Daniel
was a prophet
during the Babylonian
captivity. He was carried to Babylon as a youth and eventually rose to high
office in the courts of Nebachudnezzar
and other rulers.
When the Babylonians occupied Israel and Judah, they
carried forcibly resettled the aristocratic, wealthy and others they deemed
valuable. Daniel was among these. He was brought to Babylon and trained to
serve in the court of the king.
Daniel rose to prominence early on. He had a passion to serve God. He showed this
by asking to be fed a diet of vegetables rather that the food from the kings
table. This was probably food from sacrifices to Babylonian gods (though it may
have just not been kosher). He must have been persuasive, for he prevailed.
Because he and his friends were very healthy on this diet, he gained a
reputation for wisdom.
His reputation grew when God began to show him interpretations of Nebachudnezzar’s
dreams. In one of these dreams, Daniel saw the rise and fall of empires from
the Babylonians to the time of Christ (the Roman Empire
with the Persian
and Greek
empires in between). Much of his prophecies deal with the kingdoms to come from
his own time to the first coming of Christ and the fate of Israel in that time.

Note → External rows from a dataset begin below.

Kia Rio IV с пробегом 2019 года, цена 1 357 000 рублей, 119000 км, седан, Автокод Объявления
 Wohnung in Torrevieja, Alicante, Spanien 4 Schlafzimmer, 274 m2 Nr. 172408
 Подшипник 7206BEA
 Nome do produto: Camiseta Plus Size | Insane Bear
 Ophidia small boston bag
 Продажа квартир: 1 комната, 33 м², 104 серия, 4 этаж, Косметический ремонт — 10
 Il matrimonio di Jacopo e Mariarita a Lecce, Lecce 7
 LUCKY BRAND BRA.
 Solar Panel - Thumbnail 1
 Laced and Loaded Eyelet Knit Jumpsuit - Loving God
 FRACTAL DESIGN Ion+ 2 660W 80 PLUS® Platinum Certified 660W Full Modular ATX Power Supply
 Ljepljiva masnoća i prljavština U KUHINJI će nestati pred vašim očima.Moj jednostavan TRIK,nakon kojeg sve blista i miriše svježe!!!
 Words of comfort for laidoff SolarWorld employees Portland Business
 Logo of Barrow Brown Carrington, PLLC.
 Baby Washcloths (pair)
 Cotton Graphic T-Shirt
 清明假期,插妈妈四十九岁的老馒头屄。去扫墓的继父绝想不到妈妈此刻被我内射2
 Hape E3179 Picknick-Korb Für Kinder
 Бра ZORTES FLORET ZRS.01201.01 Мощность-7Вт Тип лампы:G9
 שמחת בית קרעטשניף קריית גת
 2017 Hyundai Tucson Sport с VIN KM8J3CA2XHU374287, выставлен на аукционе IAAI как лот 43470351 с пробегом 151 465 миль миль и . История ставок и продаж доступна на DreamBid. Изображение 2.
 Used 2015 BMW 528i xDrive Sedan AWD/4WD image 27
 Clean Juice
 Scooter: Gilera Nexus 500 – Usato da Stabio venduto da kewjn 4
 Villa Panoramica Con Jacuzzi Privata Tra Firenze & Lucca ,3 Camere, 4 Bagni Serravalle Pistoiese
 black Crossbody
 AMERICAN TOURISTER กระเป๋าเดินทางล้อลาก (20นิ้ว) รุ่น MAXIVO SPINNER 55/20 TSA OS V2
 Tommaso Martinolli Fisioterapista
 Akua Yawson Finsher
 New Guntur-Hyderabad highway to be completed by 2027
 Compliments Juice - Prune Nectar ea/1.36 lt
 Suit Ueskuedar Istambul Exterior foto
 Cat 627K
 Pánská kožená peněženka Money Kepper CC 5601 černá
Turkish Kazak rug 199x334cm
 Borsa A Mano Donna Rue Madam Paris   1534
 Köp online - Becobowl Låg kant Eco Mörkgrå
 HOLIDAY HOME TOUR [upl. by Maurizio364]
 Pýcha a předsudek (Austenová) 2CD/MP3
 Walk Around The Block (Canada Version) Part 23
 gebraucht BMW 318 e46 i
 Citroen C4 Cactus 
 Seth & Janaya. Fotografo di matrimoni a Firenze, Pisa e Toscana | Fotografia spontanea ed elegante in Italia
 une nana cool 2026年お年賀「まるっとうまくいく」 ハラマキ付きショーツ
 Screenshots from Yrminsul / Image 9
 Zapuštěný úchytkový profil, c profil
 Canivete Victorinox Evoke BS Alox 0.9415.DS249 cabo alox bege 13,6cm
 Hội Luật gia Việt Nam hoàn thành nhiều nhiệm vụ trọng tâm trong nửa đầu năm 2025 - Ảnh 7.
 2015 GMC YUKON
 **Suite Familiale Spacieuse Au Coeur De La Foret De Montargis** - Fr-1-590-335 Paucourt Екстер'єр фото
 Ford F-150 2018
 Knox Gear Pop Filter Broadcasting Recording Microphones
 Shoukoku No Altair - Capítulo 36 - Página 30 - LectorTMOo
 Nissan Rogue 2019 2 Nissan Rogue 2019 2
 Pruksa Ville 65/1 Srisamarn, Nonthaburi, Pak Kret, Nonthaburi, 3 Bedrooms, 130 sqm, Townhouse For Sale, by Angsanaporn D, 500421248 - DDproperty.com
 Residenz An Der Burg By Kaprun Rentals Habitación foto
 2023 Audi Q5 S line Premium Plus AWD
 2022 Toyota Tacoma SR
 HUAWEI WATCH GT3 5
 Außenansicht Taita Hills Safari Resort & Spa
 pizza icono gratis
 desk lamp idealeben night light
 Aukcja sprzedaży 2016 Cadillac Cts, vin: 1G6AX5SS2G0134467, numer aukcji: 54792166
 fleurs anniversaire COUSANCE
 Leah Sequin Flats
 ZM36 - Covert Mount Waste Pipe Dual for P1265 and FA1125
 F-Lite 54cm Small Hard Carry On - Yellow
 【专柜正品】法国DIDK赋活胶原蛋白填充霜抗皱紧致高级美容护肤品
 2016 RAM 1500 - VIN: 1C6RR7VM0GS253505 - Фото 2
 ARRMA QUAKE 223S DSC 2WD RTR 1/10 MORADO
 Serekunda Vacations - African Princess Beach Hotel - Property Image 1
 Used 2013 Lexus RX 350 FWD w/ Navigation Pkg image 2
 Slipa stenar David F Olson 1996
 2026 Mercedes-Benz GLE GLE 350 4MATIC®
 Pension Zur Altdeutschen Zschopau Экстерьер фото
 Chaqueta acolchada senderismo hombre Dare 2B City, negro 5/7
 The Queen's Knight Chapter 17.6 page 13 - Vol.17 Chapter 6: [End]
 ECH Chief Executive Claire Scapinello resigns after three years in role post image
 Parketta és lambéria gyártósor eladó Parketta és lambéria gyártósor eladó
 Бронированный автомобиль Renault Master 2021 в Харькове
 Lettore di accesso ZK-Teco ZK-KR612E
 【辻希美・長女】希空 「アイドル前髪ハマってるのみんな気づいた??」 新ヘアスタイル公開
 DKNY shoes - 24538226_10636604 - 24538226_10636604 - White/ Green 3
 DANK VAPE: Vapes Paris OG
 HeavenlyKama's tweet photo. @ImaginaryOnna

The most famous story of Daniel is his survival of a night in the
lion’s den. He was cast into it as a form of capital punishment for his
devotion to God. This book also contains the story of Daniel’s friends Shadrach, Meshach and Abed-Nego who
were cast into the fire of a hot furnace for refusing to worship and idol, a
statue in the image of Nebachunezzar. God brought them through unharmed.
Daniel is also mentioned in the book of Ezekiel.